▸ **What is needed**: From the entries, filter out every line that lacks "ffffff" and copy the rest.

*** Material for this exercise Section Begins ***

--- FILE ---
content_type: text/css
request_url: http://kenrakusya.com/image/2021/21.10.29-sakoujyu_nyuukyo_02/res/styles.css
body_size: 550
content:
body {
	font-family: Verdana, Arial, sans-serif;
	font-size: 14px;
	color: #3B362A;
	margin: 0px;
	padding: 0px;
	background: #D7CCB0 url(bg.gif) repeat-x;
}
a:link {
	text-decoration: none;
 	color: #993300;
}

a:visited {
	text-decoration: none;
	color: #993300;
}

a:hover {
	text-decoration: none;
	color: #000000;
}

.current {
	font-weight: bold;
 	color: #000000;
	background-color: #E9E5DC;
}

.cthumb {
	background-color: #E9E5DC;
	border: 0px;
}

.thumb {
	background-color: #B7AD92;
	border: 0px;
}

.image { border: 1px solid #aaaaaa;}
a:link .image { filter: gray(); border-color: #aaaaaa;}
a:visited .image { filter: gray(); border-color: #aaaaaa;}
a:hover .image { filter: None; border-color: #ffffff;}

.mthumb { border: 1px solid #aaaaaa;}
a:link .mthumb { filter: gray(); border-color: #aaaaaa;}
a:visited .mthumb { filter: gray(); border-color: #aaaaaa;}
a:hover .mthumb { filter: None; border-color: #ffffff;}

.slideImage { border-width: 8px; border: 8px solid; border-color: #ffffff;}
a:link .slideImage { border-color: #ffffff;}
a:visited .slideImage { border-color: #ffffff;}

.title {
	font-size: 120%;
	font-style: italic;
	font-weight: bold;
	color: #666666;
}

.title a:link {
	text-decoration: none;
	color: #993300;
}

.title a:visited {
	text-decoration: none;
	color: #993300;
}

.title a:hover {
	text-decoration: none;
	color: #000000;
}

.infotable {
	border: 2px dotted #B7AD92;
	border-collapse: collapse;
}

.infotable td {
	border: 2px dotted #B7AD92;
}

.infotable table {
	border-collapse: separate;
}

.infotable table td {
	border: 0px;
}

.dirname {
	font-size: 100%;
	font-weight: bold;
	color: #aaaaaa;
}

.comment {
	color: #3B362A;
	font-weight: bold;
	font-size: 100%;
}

*** Material for this exercise Section Ends ***

▸ **Solution below**:
a:hover .image { filter: None; border-color: #ffffff;}
a:hover .mthumb { filter: None; border-color: #ffffff;}
.slideImage { border-width: 8px; border: 8px solid; border-color: #ffffff;}
a:link .slideImage { border-color: #ffffff;}
a:visited .slideImage { border-color: #ffffff;}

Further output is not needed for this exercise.